__Supplied material__:
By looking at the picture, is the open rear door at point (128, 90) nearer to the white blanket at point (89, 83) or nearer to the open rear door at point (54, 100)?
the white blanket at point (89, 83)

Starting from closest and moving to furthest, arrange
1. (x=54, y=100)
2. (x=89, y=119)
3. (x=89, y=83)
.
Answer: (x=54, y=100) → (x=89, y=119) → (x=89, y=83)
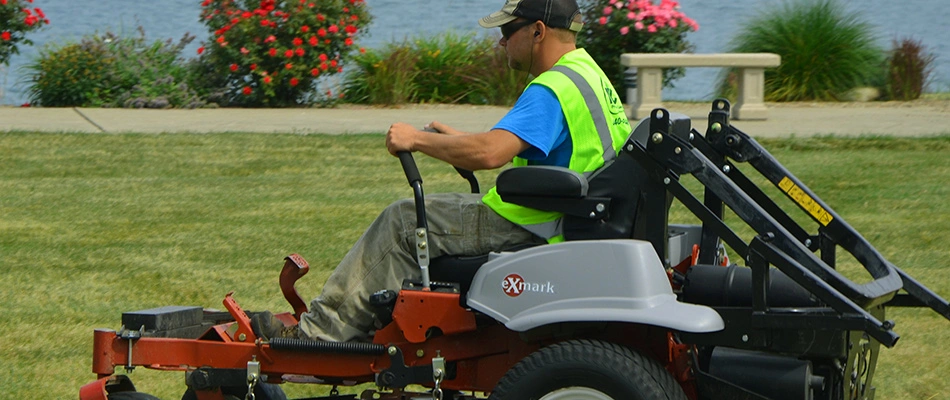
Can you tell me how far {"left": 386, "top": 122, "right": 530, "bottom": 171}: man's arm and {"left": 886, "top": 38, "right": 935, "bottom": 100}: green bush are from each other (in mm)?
12004

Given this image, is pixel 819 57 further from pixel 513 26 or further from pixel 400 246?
pixel 400 246

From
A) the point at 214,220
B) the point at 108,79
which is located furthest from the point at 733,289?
the point at 108,79

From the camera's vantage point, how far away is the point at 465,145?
4.07 m

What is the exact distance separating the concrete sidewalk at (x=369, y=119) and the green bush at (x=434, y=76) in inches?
12.4

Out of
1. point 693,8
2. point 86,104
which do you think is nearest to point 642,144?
point 86,104

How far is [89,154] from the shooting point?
35.9ft

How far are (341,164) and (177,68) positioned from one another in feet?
14.1

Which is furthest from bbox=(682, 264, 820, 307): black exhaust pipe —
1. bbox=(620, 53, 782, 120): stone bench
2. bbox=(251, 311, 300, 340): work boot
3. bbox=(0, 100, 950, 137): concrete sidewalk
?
bbox=(620, 53, 782, 120): stone bench

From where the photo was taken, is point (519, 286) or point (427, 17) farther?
point (427, 17)

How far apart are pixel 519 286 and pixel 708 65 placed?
9.74 m

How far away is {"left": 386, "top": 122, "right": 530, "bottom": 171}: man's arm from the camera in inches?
158

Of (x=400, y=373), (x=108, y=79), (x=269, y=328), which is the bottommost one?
(x=400, y=373)

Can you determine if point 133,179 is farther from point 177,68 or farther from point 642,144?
point 642,144

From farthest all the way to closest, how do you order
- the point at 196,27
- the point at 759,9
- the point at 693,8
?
the point at 693,8 → the point at 196,27 → the point at 759,9
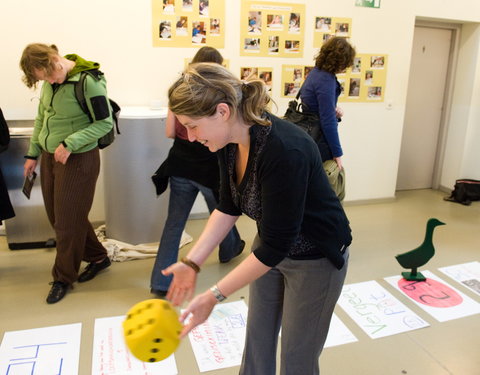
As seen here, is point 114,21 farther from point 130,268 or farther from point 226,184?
point 226,184

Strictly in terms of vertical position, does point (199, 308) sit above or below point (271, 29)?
below

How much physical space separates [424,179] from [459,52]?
1.38 metres

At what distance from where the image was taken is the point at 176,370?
183 centimetres

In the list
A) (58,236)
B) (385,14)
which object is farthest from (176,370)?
(385,14)

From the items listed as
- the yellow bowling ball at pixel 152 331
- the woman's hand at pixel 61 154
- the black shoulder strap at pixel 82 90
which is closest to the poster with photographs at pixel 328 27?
the black shoulder strap at pixel 82 90

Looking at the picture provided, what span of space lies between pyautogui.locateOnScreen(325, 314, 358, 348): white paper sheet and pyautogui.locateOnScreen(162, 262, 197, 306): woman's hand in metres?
1.11

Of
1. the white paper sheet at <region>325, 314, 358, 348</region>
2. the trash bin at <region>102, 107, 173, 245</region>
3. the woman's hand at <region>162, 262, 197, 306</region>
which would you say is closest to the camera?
the woman's hand at <region>162, 262, 197, 306</region>

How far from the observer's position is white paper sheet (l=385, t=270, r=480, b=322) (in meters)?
2.33

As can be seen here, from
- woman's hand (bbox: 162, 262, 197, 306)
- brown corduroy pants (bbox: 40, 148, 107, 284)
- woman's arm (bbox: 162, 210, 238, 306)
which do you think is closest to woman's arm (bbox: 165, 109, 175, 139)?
brown corduroy pants (bbox: 40, 148, 107, 284)

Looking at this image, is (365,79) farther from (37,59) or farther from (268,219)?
(268,219)

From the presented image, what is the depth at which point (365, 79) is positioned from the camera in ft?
12.6

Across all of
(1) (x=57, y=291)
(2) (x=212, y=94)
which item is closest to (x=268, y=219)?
(2) (x=212, y=94)

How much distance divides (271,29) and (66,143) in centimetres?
204

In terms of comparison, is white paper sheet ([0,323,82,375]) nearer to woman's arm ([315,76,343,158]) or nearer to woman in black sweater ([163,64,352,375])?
woman in black sweater ([163,64,352,375])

__Short exercise__:
Rewrite the records above as a JSON list of strings, one string per line, leaving out blank lines and the pictures.

__Complete answer__:
[
  "By looking at the picture, is the open rear door at point (128, 90) nearer to the white blanket at point (89, 83) or nearer to the open rear door at point (54, 100)?",
  "the white blanket at point (89, 83)",
  "Starting from closest and moving to furthest, arrange",
  "1. (x=54, y=100)",
  "2. (x=89, y=119)",
  "3. (x=89, y=83)",
  ".",
  "Answer: (x=54, y=100) → (x=89, y=119) → (x=89, y=83)",
  "Can you tell me how far {\"left\": 386, \"top\": 122, \"right\": 530, \"bottom\": 171}: man's arm and {\"left\": 886, \"top\": 38, \"right\": 935, \"bottom\": 100}: green bush are from each other (in mm)?",
  "12004",
  "Given this image, is pixel 819 57 further from pixel 513 26 or further from pixel 400 246?",
  "pixel 400 246",
  "From",
  "A) the point at 214,220",
  "B) the point at 108,79",
  "which is located furthest from the point at 733,289?",
  "the point at 108,79",
  "From the camera's vantage point, how far away is the point at 465,145?",
  "4.07 m",
  "What is the exact distance separating the concrete sidewalk at (x=369, y=119) and the green bush at (x=434, y=76) in inches?",
  "12.4",
  "Out of",
  "1. point 693,8",
  "2. point 86,104",
  "which do you think is nearest to point 642,144?",
  "point 86,104",
  "How far is [89,154] from the shooting point?",
  "35.9ft",
  "How far are (341,164) and (177,68) positioned from one another in feet?",
  "14.1",
  "Which is furthest from bbox=(682, 264, 820, 307): black exhaust pipe —",
  "1. bbox=(620, 53, 782, 120): stone bench",
  "2. bbox=(251, 311, 300, 340): work boot",
  "3. bbox=(0, 100, 950, 137): concrete sidewalk",
  "?",
  "bbox=(620, 53, 782, 120): stone bench",
  "From where the photo was taken, is point (519, 286) or point (427, 17) farther?",
  "point (427, 17)",
  "How far apart are pixel 519 286 and pixel 708 65 placed?",
  "9.74 m",
  "How far away is {\"left\": 386, \"top\": 122, \"right\": 530, \"bottom\": 171}: man's arm from the camera in inches?",
  "158",
  "Of (x=400, y=373), (x=108, y=79), (x=269, y=328), which is the bottommost one?",
  "(x=400, y=373)",
  "Can you determine if point 133,179 is farther from point 177,68 or farther from point 642,144?",
  "point 642,144",
  "From farthest all the way to closest, how do you order",
  "- the point at 196,27",
  "- the point at 759,9",
  "- the point at 693,8",
  "?",
  "the point at 693,8 → the point at 196,27 → the point at 759,9",
  "As seen here, is point 114,21 farther from point 130,268 or farther from point 226,184?",
  "point 226,184",
  "Strictly in terms of vertical position, does point (199, 308) sit above or below point (271, 29)?",
  "below",
  "How much physical space separates [424,179] from [459,52]?",
  "1.38 metres",
  "At what distance from where the image was taken is the point at 176,370?",
  "183 centimetres",
  "In the list",
  "A) (58,236)",
  "B) (385,14)",
  "which object is farthest from (176,370)?",
  "(385,14)",
  "From the items listed as",
  "- the yellow bowling ball at pixel 152 331",
  "- the woman's hand at pixel 61 154",
  "- the black shoulder strap at pixel 82 90",
  "which is closest to the poster with photographs at pixel 328 27?",
  "the black shoulder strap at pixel 82 90",
  "Looking at the picture provided, what span of space lies between pyautogui.locateOnScreen(325, 314, 358, 348): white paper sheet and pyautogui.locateOnScreen(162, 262, 197, 306): woman's hand in metres?",
  "1.11",
  "Of",
  "1. the white paper sheet at <region>325, 314, 358, 348</region>",
  "2. the trash bin at <region>102, 107, 173, 245</region>",
  "3. the woman's hand at <region>162, 262, 197, 306</region>",
  "which would you say is closest to the camera?",
  "the woman's hand at <region>162, 262, 197, 306</region>",
  "How far from the observer's position is white paper sheet (l=385, t=270, r=480, b=322) (in meters)?",
  "2.33",
  "As can be seen here, from",
  "- woman's hand (bbox: 162, 262, 197, 306)",
  "- brown corduroy pants (bbox: 40, 148, 107, 284)",
  "- woman's arm (bbox: 162, 210, 238, 306)",
  "which do you think is closest to woman's arm (bbox: 165, 109, 175, 139)?",
  "brown corduroy pants (bbox: 40, 148, 107, 284)",
  "Looking at this image, is (365,79) farther from (37,59) or farther from (268,219)?",
  "(268,219)",
  "From the presented image, what is the depth at which point (365, 79) is positioned from the camera in ft?",
  "12.6",
  "Across all of",
  "(1) (x=57, y=291)",
  "(2) (x=212, y=94)",
  "which item is closest to (x=268, y=219)?",
  "(2) (x=212, y=94)",
  "How much distance divides (271,29) and (66,143) in centimetres?",
  "204",
  "In terms of comparison, is white paper sheet ([0,323,82,375]) nearer to woman's arm ([315,76,343,158]) or nearer to woman in black sweater ([163,64,352,375])?",
  "woman in black sweater ([163,64,352,375])"
]